**DESAFIO 1**
Transcreve da listagem as linhas que vão do início da listagem até à linha que contém "616, 320, 663, 435", incluindo esta, sem mudar nada.

**EXCERTO**
┄┄┄┄┄┄┄┄┄┄
Como sabes, há uns meses, adoptámos mais ou menos um cachorrinho que vive com as ovelhas do senhor Jaime. Demos-lhe festinhas quando era bebé, e agora salta as vedações todas para vir ter connosco quando sabe que estamos em casa. Como com o confinamento temos estado muito mais por aqui, tornou-se uma visita constante. E são tão parecidos com crianças, que nós transformamo-nos em mães num abrir e fechar de olhos.

Escrevo-te este relatório sobre tudo o que aprendi nesta “experiência social”, na esperança do diagnóstico de perita em educação infantil, mãe de quatro, e dona — ai, já não se pode usar este termo! — da Amora.

Sobre os cachorrinhos:

  1. Ficam marcados pela primeira experiência de mimo. E de medo. Vence todos os obstáculos para receber de nós mais uma festinha, mas quando vê o pastor volta imediatamente para o lado certo da vedação (onde é suposto viver), e fica muito quietinho, na esperança de que ele não castigue a transgressão. Constato que o medo é mais forte do que o amor. E que o pastor, não lhe chama medo, mas “respeitinho”.
┄┄┄┄┄┄┄┄┄┄
**DADOS APRESENTADOS**

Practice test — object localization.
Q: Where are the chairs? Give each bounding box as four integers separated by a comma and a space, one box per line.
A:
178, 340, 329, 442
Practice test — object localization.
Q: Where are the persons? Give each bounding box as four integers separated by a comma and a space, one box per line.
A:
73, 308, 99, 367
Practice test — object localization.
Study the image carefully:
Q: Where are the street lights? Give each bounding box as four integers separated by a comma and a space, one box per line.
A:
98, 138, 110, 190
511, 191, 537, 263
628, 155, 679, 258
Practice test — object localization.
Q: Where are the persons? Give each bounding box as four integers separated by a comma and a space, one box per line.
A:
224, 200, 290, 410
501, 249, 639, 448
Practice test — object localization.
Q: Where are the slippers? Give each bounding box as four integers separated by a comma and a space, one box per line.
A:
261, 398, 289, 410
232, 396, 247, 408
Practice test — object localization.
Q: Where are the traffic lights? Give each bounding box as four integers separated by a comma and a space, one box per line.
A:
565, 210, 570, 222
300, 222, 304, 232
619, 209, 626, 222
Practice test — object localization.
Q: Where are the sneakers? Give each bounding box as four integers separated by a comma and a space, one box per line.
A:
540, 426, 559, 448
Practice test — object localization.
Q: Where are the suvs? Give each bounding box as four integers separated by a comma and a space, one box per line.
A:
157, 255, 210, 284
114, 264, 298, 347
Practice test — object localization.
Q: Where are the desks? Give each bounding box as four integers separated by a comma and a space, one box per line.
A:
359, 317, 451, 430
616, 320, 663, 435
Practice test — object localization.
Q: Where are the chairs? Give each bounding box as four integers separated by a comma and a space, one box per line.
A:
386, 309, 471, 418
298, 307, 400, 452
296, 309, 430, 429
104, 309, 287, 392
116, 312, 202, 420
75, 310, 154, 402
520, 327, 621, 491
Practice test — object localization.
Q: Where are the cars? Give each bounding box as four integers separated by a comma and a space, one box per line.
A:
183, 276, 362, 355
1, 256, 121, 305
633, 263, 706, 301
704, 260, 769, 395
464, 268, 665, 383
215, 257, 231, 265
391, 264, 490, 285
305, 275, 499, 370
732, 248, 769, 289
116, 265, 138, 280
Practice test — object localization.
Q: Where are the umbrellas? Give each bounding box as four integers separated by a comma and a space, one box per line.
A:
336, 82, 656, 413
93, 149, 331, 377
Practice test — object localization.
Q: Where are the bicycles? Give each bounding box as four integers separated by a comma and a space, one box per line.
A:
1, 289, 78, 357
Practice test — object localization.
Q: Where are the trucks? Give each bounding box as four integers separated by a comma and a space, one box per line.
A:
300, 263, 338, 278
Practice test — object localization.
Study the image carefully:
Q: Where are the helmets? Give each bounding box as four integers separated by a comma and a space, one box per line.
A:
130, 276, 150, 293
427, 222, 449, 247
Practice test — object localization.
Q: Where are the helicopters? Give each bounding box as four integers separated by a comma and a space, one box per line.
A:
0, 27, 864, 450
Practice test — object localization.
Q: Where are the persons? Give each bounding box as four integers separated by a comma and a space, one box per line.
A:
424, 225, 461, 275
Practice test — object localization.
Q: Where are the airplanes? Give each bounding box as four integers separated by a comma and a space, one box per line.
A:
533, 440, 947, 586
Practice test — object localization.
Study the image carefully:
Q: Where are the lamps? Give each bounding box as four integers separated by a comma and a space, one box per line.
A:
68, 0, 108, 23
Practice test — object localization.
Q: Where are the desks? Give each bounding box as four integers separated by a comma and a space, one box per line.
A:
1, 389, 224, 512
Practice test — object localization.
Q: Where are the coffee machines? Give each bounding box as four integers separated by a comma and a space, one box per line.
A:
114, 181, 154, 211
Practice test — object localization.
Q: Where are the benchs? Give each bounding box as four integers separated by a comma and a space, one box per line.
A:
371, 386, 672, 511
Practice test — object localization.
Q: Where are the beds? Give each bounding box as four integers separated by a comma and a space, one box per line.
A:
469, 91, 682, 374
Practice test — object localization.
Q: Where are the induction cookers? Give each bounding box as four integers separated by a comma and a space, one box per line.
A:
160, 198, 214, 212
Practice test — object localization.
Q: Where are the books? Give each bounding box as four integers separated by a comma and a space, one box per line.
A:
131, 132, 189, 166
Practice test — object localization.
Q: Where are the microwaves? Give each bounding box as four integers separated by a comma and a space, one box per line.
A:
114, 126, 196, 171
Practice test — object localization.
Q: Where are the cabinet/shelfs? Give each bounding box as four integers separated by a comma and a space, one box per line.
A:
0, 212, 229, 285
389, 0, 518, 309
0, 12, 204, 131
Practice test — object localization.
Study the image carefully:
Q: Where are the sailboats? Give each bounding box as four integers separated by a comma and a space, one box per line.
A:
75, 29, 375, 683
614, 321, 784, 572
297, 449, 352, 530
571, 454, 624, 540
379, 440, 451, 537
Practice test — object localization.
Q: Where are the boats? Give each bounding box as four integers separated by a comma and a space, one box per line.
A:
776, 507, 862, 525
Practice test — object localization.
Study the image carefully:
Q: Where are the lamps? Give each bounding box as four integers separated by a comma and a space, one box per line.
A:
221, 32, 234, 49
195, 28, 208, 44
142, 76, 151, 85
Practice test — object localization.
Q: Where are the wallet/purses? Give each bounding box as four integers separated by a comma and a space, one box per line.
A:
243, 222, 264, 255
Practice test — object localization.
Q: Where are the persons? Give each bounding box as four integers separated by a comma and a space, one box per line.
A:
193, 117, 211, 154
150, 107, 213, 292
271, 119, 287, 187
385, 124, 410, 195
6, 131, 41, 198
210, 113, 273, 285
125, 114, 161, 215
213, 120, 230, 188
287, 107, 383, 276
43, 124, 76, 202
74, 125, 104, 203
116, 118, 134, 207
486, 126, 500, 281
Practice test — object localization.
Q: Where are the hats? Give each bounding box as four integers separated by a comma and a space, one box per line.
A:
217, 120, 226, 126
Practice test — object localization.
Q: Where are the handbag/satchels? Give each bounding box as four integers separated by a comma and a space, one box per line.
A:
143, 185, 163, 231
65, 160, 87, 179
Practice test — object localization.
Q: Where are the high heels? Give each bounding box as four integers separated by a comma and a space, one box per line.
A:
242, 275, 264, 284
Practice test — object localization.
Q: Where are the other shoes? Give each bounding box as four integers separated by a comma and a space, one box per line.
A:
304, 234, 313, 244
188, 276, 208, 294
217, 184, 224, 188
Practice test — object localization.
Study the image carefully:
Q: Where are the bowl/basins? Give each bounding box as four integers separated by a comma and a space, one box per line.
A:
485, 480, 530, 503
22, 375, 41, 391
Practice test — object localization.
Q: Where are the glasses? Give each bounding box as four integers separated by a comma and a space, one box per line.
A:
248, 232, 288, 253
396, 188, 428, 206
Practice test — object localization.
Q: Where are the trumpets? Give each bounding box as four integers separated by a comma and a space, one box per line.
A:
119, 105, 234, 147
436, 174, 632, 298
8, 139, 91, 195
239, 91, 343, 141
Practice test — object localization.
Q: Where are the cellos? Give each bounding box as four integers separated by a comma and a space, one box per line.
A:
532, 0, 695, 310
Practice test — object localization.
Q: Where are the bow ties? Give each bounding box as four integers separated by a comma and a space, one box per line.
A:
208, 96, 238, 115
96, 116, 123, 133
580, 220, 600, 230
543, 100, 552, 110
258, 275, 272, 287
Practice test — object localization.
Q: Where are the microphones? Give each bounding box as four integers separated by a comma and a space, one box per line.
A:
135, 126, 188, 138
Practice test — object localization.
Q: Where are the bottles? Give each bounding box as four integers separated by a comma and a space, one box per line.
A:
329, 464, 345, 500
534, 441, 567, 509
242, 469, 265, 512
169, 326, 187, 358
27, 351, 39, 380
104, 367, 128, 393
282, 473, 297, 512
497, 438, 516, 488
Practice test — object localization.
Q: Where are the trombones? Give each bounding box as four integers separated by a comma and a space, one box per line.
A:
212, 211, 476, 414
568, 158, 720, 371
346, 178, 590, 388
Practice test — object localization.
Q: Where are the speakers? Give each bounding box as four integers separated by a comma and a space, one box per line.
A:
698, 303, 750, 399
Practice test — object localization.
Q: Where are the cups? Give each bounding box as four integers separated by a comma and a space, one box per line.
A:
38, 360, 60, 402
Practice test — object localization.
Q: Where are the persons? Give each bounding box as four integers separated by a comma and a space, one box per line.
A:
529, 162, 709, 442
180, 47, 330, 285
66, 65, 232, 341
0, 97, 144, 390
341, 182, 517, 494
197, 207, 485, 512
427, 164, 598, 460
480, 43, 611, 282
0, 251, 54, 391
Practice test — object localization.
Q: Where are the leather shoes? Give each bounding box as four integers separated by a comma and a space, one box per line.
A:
┄┄┄┄┄┄┄┄┄┄
**DESAFIO 2**
Continua o texto sobre o cachorrinho a partir do ponto em que acaba.

**RESPOSTA À TAREFA 1**
Practice test — object localization.
Q: Where are the chairs? Give each bounding box as four integers separated by a comma and a space, one box per line.
A:
178, 340, 329, 442
Practice test — object localization.
Q: Where are the persons? Give each bounding box as four integers separated by a comma and a space, one box per line.
A:
73, 308, 99, 367
Practice test — object localization.
Study the image carefully:
Q: Where are the street lights? Give each bounding box as four integers separated by a comma and a space, one box per line.
A:
98, 138, 110, 190
511, 191, 537, 263
628, 155, 679, 258
Practice test — object localization.
Q: Where are the persons? Give each bounding box as four integers separated by a comma and a space, one box per line.
A:
224, 200, 290, 410
501, 249, 639, 448
Practice test — object localization.
Q: Where are the slippers? Give each bounding box as four integers separated by a comma and a space, one box per line.
A:
261, 398, 289, 410
232, 396, 247, 408
Practice test — object localization.
Q: Where are the traffic lights? Give each bounding box as four integers separated by a comma and a space, one box per line.
A:
565, 210, 570, 222
300, 222, 304, 232
619, 209, 626, 222
Practice test — object localization.
Q: Where are the sneakers? Give each bounding box as four integers separated by a comma and a space, one box per line.
A:
540, 426, 559, 448
Practice test — object localization.
Q: Where are the suvs? Give each bounding box as four integers separated by a comma and a space, one box per line.
A:
157, 255, 210, 284
114, 264, 298, 347
Practice test — object localization.
Q: Where are the desks? Give each bounding box as four integers separated by a comma and a space, one box per line.
A:
359, 317, 451, 430
616, 320, 663, 435

**RESPOSTA À TAREFA 2**
  2. Ficam marcados pela pessoa que lhes dá de comer. Para mim, daqui não decorre que procurem a minha companhia apenas por causa disso. O pastor está seguro de que é exclusivamente por causa disso.
  3. São programados para ganir de maneira a conseguirem de nós protecção e cuidado. Ou seja, somos programados a reagir aos seus apelos, assim como ao choro de um bebé. É (felizmente) mais forte do que nós.
  4. São pavlovianos, como o cão do senhor Pavlov demonstrou. Se dois dias seguidos lhe puseres a trela antes de lhe dar de comer, ao terceiro vai buscar a trela.
  5. A maneira de os ensinar a fazerem o que queremos é por castigo e recompensa.
  6. Adoram brincar. Mas, descobri, brincar com uma bola não é inato.
  7. A hereditariedade conta. Não é politicamente correcto dizê-lo mas, tendencialmente, um cão de caça vai buscar e trazer, um cão pastor desde mínimo sabe arrebanhar as ovelhas e por ai adiante.

O que aprendi sobre mim:

Ponto Único: Sei que odeias o conceito, mas assumo que sou facilmente “manipulável”. Em vez de me sentir feliz, fico rapidamente ansiosa porque não fui passear com ele, está com frio e ficava melhor em frente da lareira, e depois zango-me com ele por me “exigir” o que não me apetece dar-lhe.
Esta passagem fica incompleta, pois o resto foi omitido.